* _Excerpt provided_
#####

A special interest bar association annually holds a softball challenge. In the past, lawyers have sponsored lawyer players and judges have sponsored judge players, which sponsorship involves cash donations which go to the benefit of the bar association, mention of the sponsor in the event program, and sometimes a T-shirt or other token of sponsorship. We are asked whether it would be a violation of ethics rules if lawyers were solicited by the bar association to sponsor particular judge players, with each lawyer's donation not to exceed $100.00.

A judge may "engage in the arts, sports, and other social and recreational activities, if such avocational activities do not detract from the dignity of [judicial] office or interfere with the performance of judicial duties," MCJC 5A. We do not see any reason why a judge's participation in the event would detract from the dignity of the office or interfere with judicial duties.

#####

* _Supplied data_
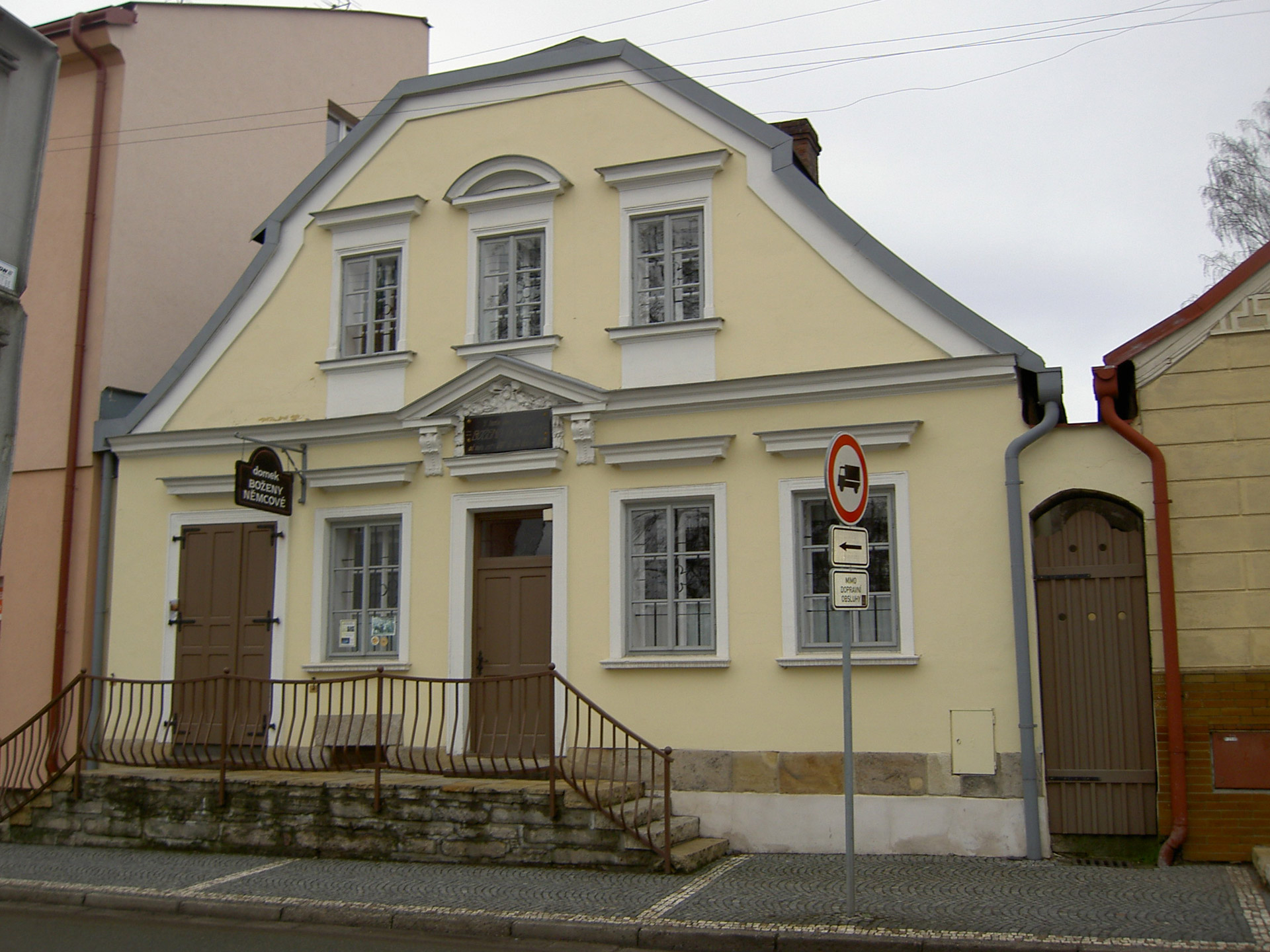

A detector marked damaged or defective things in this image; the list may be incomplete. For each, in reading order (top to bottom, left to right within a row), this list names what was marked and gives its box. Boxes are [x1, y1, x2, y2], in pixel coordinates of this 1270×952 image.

#####

* _Problem 1_
According to the opinion on the softball challenge, what has sponsorship involved? List each thing.
* _Problem 2_
Please carry the softball challenge opinion forward from its final sentence.
The material plays no part in this work.

* _Exercise result 1_
- Cash donations that go to the benefit of the bar association
- Mention of the sponsor in the event program
- Sometimes a T-shirt or other token of sponsorship

* _Exercise result 2_
MCJC 5B prohibits a judge from individually soliciting funds for any educational, religious, charitable, fraternal or civic organization, and from permitting the use of the prestige of the judge's office for that purpose. JI-33 distinguished fund solicitation by a judge personally from solicitation by a nonlawyer employed by an organization of judges; solicitation by nonlawyers for charitable and educational purposes was not improper, even though the solicitation was done in the name of the organization of judges. Also, J-1 noted that judges may participate in walk-a-thons, where donations were calculated by the number of miles walked by the judge, as long as the judge did not sign up the contributors. Thus, there appears to be no ethical violation for the bar association to solicit cash donations from lawyers to sponsor the judge players.

Therefore, it is not unethical for a bar association to solicit cash donations from lawyers to sponsor judge players in a softball event organized by the bar association.